## YOUR INSTRUCTIONS
Your answer must be an exact copy of all the entries.

## RECORDS SUPPLIED
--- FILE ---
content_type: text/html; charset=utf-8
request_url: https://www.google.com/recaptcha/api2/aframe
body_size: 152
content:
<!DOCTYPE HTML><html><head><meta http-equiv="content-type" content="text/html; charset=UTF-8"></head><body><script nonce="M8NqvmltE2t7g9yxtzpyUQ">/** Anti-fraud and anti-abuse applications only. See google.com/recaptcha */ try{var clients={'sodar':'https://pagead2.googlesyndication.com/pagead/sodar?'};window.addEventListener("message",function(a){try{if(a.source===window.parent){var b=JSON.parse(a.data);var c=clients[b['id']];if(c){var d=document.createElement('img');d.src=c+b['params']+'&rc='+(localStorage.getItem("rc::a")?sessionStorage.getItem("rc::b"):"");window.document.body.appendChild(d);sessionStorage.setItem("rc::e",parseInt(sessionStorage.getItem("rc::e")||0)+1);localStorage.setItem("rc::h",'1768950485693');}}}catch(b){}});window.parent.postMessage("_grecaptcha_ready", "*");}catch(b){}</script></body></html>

## EXERCISE OUTPUT
--- FILE ---
content_type: text/html; charset=utf-8
request_url: https://www.google.com/recaptcha/api2/aframe
body_size: 152
content:
<!DOCTYPE HTML><html><head><meta http-equiv="content-type" content="text/html; charset=UTF-8"></head><body><script nonce="M8NqvmltE2t7g9yxtzpyUQ">/** Anti-fraud and anti-abuse applications only. See google.com/recaptcha */ try{var clients={'sodar':'https://pagead2.googlesyndication.com/pagead/sodar?'};window.addEventListener("message",function(a){try{if(a.source===window.parent){var b=JSON.parse(a.data);var c=clients[b['id']];if(c){var d=document.createElement('img');d.src=c+b['params']+'&rc='+(localStorage.getItem("rc::a")?sessionStorage.getItem("rc::b"):"");window.document.body.appendChild(d);sessionStorage.setItem("rc::e",parseInt(sessionStorage.getItem("rc::e")||0)+1);localStorage.setItem("rc::h",'1768950485693');}}}catch(b){}});window.parent.postMessage("_grecaptcha_ready", "*");}catch(b){}</script></body></html>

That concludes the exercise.